Tuesday, April 20, 2010

Exploring the wonderful world of salads - Chicken and Coriander

My family's decided to change our dinner plan slightly and move into the fairly unexplored territory of salads. Coming from an indian background, that's not easy - rice and curry is easy - salads mean really moving out of our comfort zone in terms of food preparation.
Not that we've never made salads at home, but we're usually stumped on variety. My salads almost always have some combination of the same basic ingredients - lettuce, tomatoes, onions, parsley, olives, feta, croutons, mushrooms; and the same dressing - olive oil, vinegar, salt and pepper. On the odd occasion we deviate and cut up bite sized pieces of carrots, cucumber, lettuce or celery and serve it with a ranch dressing on the side. More commonly, we have indian raitha (yoghurt based salad with onions, cucumber and/or tomatoes).
So I was only too happy to oblige when mum asked me to go shopping for ingredients that had to go into a new chicken salad recipe she found. The recipe called for baby spinach, which sadly was not available in the market, so I substituted with a combination of lettuce and normal spinach (lightly stir-fried first). Other ingredients included snow peas, tomatoes, sweet red peppers, spring onions, cucumbers and finally coriander. Now coriander is a staple in indian cooking and somehow didn't fit in my mind as the right accompaniment to such definitely-not-indian ingredients like sweet red peppers, snow peas and lettuce! I could think of parsley or basil but coriander? Coriander is for curries right? I could extend its use to Thai cooking too, but this? Pushing my doubts aside however, I co-operated with this experiment expecting an interesting though not entirely harmonious result. Adding to my doubts was the dressing - sesame oil, soy sauce, sweet chilli sauce, vinegar - intense tastes on their own but how would they work with the already confused salad?

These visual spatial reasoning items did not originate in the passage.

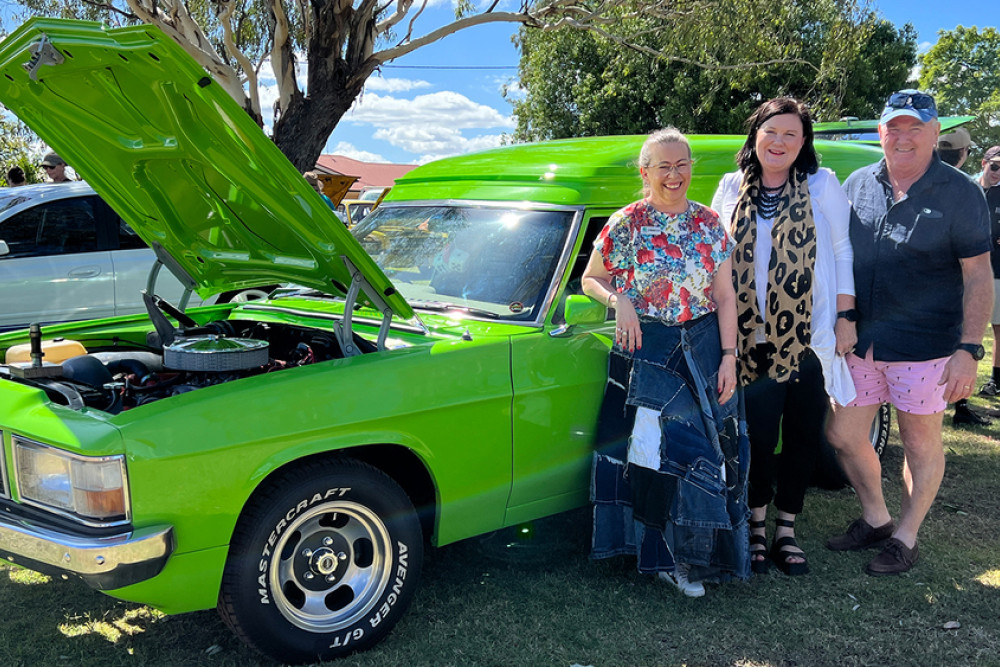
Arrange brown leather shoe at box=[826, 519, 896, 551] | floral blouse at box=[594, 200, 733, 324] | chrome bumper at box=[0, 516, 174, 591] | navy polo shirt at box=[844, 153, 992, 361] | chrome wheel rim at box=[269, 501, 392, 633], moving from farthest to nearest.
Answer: brown leather shoe at box=[826, 519, 896, 551] → navy polo shirt at box=[844, 153, 992, 361] → floral blouse at box=[594, 200, 733, 324] → chrome wheel rim at box=[269, 501, 392, 633] → chrome bumper at box=[0, 516, 174, 591]

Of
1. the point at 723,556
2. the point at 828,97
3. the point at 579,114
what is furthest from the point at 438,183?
the point at 579,114

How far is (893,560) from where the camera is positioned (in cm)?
380

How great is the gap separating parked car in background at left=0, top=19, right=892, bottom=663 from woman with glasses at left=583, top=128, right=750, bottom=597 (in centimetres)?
20

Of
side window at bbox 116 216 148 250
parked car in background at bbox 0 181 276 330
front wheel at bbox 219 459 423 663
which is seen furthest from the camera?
side window at bbox 116 216 148 250

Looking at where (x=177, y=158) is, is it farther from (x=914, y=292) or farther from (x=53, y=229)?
(x=53, y=229)

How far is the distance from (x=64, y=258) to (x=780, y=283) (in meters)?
6.51

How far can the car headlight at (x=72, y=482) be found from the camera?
2490mm

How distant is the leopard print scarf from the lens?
3.49 meters

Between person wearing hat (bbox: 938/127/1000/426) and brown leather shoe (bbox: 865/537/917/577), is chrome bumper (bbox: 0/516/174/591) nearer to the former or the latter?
brown leather shoe (bbox: 865/537/917/577)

The result surprised me and reminded me somewhat of an Indian fusion dance. The sauteed chicken in garlic and olive oil absorbed some of the vinegar tang and soy sauce and turned into soft bursts of flavour through the salad. The sweetness of the snow peas and red peppers blended perfectly with the sweet and spicy chilli sauce and danced around with the strongly pungent citrusy flavour of the coriander. To be honest, I've never quite enjoyed the taste of coriander quite as much - it always seems to lose some flavour when sprinkled on hot cooked food. The raw, fresh, intense coriander taste was a real treat to my taste buds and while they didn't overpower they definitely complimented every ingredient in the salad! The spring onions lent their own element of surprise as they appeared now and then to provide that little extra pungent/sweet onion taste. The cucumbers, lettuce and tomatoes served no other purpose but to freshen the palate in among all the strong flavours fighting for prominence and thus they were highly appreciated! The mildly nutty, smoky sesame oil lent a strong appetite-arousing aroma to the dressing as it was being warmed but its taste seemed to get a bit lost in among all the tang, zing and salty/sweet of the salad. I felt it was there like the lighting on stage - to provide the atmosphere; that little bit extra that you wouldn't notice unless you really paid attention.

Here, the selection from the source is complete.